Traditional and SPA behaviors supported

Traditional web applications have involved little client-side behavior, but instead have relied on the server for all navigation, queries, and updates the app might need to make. Each new operation made by the user would be translated into a new web request, with the result being a full page reload in the end user's browser. Classic Model-View-Controller (MVC) frameworks typically follow this approach, with each new request corresponding to a different controller action, which in turn would work with a model and return a view. Some individual operations on a given page might be enhanced with AJAX (Asynchronous JavaScript and XML) functionality, but the overall architecture of the app used many different MVC views and URL endpoints. In addition, ASP.NET Core MVC also supports Razor Pages, a simpler way to organize MVC-style pages.

Single Page Applications (SPAs), by contrast, involve very few dynamically generated server-side page loads (if any). Many SPAs are initialized within a static HTML file that loads the necessary JavaScript libraries to start and run the app. These apps make heavy usage of web APIs for their data needs and can provide much richer user experiences. Blazor WebAssembly provides a means of building SPAs using .NET code, which then runs in the client's browser.

Many web applications involve a combination of traditional web application behavior (typically for content) and SPAs (for interactivity). ASP.NET Core supports both MVC (Views or Page based) and web APIs in the same application, using the same set of tools and underlying framework libraries.

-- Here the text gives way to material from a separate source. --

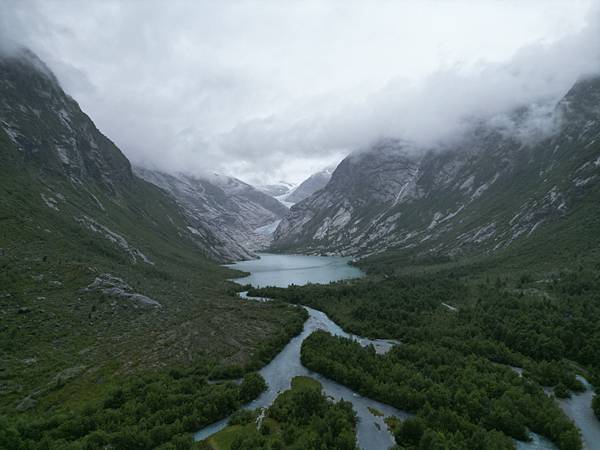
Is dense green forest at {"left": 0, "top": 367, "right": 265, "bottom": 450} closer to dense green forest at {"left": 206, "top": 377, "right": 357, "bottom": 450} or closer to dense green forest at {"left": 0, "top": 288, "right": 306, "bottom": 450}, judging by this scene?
dense green forest at {"left": 0, "top": 288, "right": 306, "bottom": 450}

Simple development and deployment

ASP.NET Core applications can be written using simple text editors and command-line interfaces, or full-featured development environments like Visual Studio. Monolithic applications are typically deployed to a single endpoint. Deployments can easily be automated to occur as part of a continuous integration (CI) and continuous delivery (CD) pipeline. In addition to traditional CI/CD tools, Microsoft Azure has integrated support for git repositories and can automatically deploy updates as they are made to a specified git branch or tag. Azure DevOps provides a full-featured CI/CD build and deployment pipeline, and GitHub Actions provide another option for projects hosted there.

Traditional ASP.NET and Web Forms

In addition to ASP.NET Core, traditional ASP.NET 4.x continues to be a robust and reliable platform for building web applications. ASP.NET supports MVC and Web API development models, as well as Web Forms, which is well suited to rich page-based application development and features a rich third-party component ecosystem. Microsoft Azure has great longstanding support for ASP.NET 4.x applications, and many developers are familiar with this platform.


Blazor is included with ASP.NET Core 3.0 and later. It provides a new mechanism for building rich interactive web client applications using Razor, C#, and ASP.NET Core. It offers another solution to consider when developing modern web applications. There are two versions of Blazor to consider: server-side and client-side.

Server-side Blazor was released in 2019 with ASP.NET Core 3.0. As its name implies, it runs on the server, rendering changes to the client document back to the browser over the network. Server-side Blazor provides a rich client experience without requiring client-side JavaScript and without requiring separate page loads for each client page interaction. Changes in the loaded page are requested from and processed by the server and then sent back to the client using SignalR.

Client-side Blazor, released in 2020, eliminates the need to render changes on the server. Instead, it leverages WebAssembly to run .NET code within the client. The client can still make API calls to the server if needed to request data, but all client-side behavior runs in the client via WebAssembly, which is already supported by all major browsers and is just a JavaScript library.